Short task: Set down, word for word, the stretch of the passage on the Buss family at Pickfair from "When Jerry Buss" through "and the woodwork.".

Excerpt provided:
....

When Jerry Buss bought the mansion in 1980, for $5.3 million -- a shade above half the asking price -- the probate judge observed that “it must be a fixer-upper.” The tabloid nickname “Bussfare” didn’t stick, but the Busses did. The family spent eight years there, a long time when the average American moves every five, and Buss reworked the plumbing and electrical and the woodwork.

Being the masters of Pickfair meant that the Busses went from the sports pages to the entertainment and society pages. “What a great opportunity for me, because I was a fan of” Pickford and Fairbanks,” Jeanie Buss said. “They were the biggest stars of their time.”

Such was Pickfair’s status that it was in demand for high-end visitors and high-end fund-raisers. “It was like living in a museum, like a public property,” she said. “I’d be studying for school, and they’d be doing a sound check on the lawn for a party. It was such an attraction that at any event we’d raise $25,000, $50,000, and that was back into the ‘80s.”

....

Supplied material:
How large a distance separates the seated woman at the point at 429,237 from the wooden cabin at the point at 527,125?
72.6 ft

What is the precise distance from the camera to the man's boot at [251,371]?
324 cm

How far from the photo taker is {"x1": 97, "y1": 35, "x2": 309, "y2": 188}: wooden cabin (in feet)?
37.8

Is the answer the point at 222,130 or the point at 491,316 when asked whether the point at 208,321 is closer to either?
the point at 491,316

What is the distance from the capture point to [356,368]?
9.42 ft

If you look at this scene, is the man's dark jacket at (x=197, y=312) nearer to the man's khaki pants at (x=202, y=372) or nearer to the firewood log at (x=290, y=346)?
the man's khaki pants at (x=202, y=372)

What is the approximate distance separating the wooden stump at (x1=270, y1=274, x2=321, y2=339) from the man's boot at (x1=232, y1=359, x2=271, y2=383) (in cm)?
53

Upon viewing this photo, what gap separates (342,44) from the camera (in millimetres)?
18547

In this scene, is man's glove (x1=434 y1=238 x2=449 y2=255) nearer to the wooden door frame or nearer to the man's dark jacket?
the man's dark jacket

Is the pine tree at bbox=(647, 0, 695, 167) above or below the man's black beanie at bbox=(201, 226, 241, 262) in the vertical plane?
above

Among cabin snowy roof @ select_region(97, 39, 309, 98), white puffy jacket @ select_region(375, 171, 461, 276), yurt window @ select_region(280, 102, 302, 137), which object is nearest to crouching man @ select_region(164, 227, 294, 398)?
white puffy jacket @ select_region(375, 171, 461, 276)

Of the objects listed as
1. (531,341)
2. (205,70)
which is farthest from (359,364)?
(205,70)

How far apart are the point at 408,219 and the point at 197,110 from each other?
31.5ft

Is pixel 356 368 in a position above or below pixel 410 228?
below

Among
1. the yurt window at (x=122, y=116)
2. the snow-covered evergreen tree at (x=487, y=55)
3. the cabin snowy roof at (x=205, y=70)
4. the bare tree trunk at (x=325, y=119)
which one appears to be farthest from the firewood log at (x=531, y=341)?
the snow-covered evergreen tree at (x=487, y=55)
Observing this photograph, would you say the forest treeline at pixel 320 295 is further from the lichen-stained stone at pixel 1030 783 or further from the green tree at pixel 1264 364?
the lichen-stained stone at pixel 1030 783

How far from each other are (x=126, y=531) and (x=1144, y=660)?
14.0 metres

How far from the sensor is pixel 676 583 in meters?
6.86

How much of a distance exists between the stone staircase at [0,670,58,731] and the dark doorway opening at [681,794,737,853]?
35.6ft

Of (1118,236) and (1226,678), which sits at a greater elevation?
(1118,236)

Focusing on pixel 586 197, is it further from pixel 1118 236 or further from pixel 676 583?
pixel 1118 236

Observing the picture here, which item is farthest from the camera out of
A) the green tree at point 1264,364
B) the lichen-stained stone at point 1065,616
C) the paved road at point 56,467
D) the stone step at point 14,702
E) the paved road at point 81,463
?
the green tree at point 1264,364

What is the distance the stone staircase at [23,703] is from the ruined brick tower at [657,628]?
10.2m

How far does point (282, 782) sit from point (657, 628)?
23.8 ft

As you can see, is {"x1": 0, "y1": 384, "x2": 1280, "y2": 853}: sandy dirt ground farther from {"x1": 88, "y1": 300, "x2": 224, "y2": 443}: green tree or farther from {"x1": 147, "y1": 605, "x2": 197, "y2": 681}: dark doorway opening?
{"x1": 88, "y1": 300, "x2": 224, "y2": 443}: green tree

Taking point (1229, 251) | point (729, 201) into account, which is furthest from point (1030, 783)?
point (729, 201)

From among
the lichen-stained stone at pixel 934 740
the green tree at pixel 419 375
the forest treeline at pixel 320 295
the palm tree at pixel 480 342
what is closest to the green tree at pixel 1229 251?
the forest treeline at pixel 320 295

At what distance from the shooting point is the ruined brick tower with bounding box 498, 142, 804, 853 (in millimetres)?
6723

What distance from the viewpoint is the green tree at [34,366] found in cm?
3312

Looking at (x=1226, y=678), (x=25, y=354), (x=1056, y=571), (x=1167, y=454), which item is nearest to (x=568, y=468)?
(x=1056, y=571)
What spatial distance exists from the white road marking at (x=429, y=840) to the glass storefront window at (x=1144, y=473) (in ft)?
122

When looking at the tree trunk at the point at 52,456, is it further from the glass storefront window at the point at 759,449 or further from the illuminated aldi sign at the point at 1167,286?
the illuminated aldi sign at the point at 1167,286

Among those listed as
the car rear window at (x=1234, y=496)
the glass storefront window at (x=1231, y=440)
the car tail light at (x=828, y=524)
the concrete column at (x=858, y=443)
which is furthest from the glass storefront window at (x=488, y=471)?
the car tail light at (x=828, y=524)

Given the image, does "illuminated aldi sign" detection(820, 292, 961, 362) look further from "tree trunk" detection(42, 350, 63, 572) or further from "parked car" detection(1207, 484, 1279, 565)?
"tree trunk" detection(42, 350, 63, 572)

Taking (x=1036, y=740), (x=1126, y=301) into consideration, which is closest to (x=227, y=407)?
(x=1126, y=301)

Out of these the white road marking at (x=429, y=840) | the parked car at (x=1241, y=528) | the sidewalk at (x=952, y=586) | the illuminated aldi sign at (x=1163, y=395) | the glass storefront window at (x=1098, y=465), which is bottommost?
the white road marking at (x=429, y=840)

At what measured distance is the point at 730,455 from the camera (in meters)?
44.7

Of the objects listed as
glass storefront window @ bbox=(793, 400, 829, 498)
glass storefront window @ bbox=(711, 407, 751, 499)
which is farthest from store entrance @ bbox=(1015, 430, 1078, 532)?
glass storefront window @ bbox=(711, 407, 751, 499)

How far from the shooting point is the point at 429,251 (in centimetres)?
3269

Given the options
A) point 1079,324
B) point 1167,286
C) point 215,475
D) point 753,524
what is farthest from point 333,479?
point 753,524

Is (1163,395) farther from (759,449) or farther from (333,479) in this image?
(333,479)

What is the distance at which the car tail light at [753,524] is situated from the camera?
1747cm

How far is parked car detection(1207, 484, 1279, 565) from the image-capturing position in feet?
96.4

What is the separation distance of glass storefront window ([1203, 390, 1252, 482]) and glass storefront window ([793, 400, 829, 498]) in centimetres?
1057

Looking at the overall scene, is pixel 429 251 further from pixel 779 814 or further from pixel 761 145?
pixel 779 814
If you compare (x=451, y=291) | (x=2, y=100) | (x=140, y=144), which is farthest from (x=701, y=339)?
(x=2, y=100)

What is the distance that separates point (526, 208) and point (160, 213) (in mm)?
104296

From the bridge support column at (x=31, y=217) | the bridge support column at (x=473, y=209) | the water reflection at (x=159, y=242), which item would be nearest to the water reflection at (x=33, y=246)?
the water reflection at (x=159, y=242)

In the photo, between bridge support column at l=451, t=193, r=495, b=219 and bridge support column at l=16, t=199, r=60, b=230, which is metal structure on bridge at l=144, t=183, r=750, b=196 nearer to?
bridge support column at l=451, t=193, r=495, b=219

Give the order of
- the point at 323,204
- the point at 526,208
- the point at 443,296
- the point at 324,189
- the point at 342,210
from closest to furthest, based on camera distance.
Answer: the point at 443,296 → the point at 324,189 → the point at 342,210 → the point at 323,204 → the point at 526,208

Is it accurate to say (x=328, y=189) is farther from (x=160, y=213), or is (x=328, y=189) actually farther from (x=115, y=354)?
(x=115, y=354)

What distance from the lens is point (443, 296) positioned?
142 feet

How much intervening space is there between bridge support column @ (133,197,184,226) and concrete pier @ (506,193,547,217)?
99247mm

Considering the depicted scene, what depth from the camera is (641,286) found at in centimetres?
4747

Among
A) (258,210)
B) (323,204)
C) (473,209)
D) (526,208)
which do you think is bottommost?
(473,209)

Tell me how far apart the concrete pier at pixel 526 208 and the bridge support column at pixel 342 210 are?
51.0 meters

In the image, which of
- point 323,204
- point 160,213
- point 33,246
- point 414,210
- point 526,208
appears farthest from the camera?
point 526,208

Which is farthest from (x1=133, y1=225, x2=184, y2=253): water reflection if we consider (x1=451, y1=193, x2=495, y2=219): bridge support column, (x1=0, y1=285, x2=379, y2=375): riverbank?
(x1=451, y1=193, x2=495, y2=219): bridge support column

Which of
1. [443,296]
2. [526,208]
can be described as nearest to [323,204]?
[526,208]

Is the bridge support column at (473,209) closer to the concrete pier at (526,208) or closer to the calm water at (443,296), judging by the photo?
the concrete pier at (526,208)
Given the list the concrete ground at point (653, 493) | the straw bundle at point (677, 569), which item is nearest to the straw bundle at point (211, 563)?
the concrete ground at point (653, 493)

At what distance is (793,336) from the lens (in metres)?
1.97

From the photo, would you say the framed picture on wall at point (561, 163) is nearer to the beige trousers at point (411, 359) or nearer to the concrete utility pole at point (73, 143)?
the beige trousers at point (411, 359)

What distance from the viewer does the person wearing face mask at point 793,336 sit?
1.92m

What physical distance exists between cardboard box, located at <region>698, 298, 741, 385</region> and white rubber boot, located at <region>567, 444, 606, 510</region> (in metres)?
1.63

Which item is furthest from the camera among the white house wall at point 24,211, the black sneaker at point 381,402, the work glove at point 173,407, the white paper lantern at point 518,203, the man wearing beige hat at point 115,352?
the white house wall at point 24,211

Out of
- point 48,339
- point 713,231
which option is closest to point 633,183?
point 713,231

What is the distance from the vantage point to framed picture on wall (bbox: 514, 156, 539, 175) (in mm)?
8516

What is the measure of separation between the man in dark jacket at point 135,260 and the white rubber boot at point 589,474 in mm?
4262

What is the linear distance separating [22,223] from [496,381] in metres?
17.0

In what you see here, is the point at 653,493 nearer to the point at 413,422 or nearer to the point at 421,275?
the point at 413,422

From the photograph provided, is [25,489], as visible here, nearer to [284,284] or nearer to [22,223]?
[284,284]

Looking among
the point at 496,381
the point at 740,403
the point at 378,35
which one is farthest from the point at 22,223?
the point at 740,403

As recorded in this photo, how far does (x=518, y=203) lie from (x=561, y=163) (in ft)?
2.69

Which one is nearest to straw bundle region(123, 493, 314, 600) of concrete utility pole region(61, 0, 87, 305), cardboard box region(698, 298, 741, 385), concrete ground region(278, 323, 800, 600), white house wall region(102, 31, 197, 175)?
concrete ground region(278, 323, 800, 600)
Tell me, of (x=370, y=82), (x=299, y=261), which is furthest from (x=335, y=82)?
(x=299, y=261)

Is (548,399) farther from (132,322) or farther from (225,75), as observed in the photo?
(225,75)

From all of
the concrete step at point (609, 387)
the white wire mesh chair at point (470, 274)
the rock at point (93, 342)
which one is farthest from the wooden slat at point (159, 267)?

....

Complete output:
When Jerry Buss bought the mansion in 1980, for $5.3 million -- a shade above half the asking price -- the probate judge observed that “it must be a fixer-upper.” The tabloid nickname “Bussfare” didn’t stick, but the Busses did. The family spent eight years there, a long time when the average American moves every five, and Buss reworked the plumbing and electrical and the woodwork.